Limitations and Future Directions
While the data are compelling, several limitations must be noted. As a post hoc analysis, the study was not originally powered specifically for the neoatherosclerosis endpoint. Furthermore, the 3-year follow-up, while significant, may not capture the full trajectory of neoatherosclerosis, which continues to increase in prevalence over 5 to 10 years. Additionally, the cohort was primarily Japanese and Swiss, which may limit the generalizability to other ethnic groups with different baseline metabolic profiles.
Future research should focus on whether ultra-low LDL-C levels (e.g., <30 mg/dL) can not only prevent but potentially regress early neoatherosclerotic changes. Moreover, the integration of artificial intelligence in OCT analysis could provide more automated and standardized assessments of neoatherosclerosis in larger clinical registries.
Conclusion
The secondary analysis of the CONNECT randomized clinical trial provides robust evidence that on-treatment LDL-C levels are a primary driver of neoatherosclerosis after DES implantation for STEMI. Achieving guideline-recommended lipid targets is associated with a dramatic reduction in the formation of new, high-risk plaques within the stent. These results underscore that aggressive lipid-lowering therapy is not just a tool for preventing native disease progression, but a fundamental requirement for ensuring the long-term structural and functional integrity of coronary stents.

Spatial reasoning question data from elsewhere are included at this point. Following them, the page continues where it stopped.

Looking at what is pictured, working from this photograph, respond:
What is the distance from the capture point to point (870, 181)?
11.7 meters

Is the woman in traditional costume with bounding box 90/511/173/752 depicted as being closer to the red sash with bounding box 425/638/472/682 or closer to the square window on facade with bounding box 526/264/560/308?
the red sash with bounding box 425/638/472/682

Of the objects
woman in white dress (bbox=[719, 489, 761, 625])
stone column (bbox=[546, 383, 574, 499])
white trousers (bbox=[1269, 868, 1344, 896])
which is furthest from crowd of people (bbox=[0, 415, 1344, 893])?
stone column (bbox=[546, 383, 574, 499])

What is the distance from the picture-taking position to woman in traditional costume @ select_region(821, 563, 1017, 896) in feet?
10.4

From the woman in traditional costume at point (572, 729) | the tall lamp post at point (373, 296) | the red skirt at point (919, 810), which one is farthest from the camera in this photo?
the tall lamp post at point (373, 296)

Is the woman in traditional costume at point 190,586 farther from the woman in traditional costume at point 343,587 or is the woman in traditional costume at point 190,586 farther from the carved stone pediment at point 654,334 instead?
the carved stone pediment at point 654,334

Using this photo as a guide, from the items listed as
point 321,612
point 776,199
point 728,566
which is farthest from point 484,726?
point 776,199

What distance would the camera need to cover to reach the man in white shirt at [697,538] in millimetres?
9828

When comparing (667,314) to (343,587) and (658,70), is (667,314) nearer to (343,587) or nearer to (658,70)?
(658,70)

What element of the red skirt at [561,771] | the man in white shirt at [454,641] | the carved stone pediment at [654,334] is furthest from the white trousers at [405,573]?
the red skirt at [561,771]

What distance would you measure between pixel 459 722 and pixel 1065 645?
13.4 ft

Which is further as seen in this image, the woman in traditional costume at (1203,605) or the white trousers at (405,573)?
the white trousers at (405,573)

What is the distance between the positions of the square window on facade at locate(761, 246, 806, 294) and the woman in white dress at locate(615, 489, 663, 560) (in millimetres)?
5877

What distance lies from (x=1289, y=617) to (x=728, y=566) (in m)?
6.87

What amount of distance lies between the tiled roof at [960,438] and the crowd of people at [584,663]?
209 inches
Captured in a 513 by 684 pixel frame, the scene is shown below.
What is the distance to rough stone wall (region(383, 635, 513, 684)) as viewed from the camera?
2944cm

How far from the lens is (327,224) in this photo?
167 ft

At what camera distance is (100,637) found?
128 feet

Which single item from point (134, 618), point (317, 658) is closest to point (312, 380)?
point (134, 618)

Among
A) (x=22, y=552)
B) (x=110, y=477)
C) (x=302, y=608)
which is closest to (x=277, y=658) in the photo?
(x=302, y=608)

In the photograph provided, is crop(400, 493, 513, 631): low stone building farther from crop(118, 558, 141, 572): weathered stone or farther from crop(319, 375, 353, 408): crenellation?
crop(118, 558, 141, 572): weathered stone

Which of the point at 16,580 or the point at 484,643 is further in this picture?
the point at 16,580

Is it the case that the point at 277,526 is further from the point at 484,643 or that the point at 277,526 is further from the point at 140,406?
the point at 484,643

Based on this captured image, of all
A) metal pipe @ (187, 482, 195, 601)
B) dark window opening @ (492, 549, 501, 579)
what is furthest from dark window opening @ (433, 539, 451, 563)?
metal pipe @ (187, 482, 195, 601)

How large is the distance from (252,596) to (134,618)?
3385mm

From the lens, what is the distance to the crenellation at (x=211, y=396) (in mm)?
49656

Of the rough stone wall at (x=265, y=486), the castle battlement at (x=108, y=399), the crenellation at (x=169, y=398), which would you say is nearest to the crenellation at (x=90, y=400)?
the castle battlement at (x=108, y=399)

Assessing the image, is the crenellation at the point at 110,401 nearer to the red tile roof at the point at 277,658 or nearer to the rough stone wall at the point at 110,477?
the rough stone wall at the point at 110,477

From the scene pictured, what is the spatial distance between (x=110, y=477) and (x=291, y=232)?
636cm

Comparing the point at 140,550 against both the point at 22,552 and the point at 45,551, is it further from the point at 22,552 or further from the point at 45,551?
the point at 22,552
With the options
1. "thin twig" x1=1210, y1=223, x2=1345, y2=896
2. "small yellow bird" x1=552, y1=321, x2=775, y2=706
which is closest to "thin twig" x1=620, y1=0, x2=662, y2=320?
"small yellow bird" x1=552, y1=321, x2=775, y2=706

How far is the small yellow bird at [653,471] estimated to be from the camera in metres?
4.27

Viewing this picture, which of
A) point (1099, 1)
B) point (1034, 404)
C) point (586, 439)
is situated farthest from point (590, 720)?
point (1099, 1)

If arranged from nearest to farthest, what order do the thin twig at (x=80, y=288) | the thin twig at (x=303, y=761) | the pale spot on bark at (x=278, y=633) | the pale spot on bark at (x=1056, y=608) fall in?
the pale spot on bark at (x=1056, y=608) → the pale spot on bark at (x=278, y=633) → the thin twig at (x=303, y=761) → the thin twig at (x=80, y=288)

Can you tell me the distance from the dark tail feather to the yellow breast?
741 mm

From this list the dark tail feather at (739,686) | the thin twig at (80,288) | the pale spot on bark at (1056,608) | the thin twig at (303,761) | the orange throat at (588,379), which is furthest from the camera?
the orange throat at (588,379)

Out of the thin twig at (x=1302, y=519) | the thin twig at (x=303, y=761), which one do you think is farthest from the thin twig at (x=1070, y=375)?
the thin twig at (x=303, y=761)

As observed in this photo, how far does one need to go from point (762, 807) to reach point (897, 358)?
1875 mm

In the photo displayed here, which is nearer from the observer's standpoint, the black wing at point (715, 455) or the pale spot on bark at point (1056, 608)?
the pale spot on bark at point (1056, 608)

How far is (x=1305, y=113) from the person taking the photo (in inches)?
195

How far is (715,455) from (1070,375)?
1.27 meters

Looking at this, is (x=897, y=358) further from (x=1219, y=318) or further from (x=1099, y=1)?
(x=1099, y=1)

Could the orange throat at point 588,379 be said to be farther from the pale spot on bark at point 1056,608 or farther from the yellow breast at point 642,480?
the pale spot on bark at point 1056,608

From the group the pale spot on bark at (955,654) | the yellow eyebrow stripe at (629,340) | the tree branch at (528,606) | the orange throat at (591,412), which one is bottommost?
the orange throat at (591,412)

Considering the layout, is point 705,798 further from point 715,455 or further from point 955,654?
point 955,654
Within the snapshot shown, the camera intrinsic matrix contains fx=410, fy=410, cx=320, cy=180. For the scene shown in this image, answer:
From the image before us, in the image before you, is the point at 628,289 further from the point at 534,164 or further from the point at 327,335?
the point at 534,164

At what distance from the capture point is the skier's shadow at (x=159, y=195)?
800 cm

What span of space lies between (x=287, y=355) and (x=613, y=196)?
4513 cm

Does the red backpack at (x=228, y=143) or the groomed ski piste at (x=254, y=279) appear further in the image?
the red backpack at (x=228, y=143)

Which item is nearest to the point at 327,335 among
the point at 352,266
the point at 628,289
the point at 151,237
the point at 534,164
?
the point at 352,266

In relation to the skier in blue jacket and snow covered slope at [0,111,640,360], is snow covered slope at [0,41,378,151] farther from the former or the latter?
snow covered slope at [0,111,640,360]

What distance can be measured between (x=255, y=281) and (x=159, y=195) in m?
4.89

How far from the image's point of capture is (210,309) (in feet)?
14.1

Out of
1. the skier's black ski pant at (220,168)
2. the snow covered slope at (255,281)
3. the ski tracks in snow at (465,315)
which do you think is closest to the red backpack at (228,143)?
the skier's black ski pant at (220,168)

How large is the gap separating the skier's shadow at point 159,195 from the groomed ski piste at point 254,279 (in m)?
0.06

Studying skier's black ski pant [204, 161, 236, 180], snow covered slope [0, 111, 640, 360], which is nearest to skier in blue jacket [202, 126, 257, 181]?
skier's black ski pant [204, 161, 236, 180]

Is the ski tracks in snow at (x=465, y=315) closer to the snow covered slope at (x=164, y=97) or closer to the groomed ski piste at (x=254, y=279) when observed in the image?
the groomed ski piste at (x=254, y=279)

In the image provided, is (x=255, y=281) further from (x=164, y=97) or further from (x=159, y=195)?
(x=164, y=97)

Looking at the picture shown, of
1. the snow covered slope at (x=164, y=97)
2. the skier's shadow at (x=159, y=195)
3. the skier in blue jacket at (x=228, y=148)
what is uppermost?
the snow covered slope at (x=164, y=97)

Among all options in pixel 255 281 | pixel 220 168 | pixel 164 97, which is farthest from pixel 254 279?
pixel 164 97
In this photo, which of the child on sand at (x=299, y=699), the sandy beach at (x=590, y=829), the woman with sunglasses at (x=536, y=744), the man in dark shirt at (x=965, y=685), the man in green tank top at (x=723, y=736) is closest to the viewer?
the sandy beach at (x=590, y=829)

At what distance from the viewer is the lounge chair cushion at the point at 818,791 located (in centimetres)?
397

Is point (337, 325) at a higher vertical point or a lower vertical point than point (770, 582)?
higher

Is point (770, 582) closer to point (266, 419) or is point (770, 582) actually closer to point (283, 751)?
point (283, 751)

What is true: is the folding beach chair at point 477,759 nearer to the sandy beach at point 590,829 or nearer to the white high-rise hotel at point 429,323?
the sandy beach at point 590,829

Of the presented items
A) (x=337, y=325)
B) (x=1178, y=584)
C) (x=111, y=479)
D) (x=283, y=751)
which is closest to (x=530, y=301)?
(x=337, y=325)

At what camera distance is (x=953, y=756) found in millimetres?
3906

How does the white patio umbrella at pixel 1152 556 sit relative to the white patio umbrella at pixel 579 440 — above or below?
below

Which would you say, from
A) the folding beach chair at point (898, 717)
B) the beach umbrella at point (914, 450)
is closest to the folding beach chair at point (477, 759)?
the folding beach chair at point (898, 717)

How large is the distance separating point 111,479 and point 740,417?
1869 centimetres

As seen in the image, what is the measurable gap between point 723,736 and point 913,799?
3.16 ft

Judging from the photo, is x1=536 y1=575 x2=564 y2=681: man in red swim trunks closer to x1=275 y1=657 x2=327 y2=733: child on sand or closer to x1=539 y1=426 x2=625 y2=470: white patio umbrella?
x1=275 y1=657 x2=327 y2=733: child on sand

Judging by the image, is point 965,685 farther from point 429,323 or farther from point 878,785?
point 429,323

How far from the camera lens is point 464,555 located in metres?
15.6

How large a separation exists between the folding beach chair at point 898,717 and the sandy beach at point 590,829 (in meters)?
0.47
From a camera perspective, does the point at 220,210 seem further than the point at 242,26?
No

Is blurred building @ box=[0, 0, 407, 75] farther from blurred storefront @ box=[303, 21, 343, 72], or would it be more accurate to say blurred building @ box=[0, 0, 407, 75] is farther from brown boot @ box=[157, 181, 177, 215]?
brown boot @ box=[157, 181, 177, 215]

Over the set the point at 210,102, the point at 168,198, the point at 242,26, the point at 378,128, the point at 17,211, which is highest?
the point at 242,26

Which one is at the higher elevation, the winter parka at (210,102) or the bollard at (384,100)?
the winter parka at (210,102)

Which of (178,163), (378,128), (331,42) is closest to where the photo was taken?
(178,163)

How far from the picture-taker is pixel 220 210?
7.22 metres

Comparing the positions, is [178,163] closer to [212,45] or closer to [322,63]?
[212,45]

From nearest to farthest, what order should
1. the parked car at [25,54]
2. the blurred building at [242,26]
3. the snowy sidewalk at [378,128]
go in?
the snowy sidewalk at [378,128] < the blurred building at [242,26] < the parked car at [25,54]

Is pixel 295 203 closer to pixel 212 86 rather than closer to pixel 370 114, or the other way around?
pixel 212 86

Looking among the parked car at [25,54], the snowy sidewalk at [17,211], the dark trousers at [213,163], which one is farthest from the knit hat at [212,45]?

Funding and Trial Information
The CONNECT trial was supported by various academic and clinical grants. ClinicalTrials.gov Identifier: NCT03440801. Data analysis was conducted between September 2024 and October 2025.
References
1. Häner JD, Kakizaki R, Taniwaki M, et al. Low-Density Lipoprotein Cholesterol Levels and Neoatherosclerosis After STEMI: A Secondary Analysis of the CONNECT Randomized Clinical Trial. JAMA Cardiol. 2025; Published online December 17, 2025. doi:10.1001/jamacardio.2025.4723.
2. Otsuka F, et al. Neoatherosclerosis: an overview of the histopathologic findings and implications for stent failure. Eur Heart J. 2015;36(32):2147-2159.
3. Mach F, et al. 2019 ESC/EAS Guidelines for the management of dyslipidaemias: lipid modification to reduce cardiovascular risk. Eur Heart J. 2020;41(1):111-188.
4. Nakazawa G, et al. The pathology of neoatherosclerosis in human coronary implants bare-metal and drug-eluting stents. J Am Coll Cardiol. 2011;57(11):1314-1322.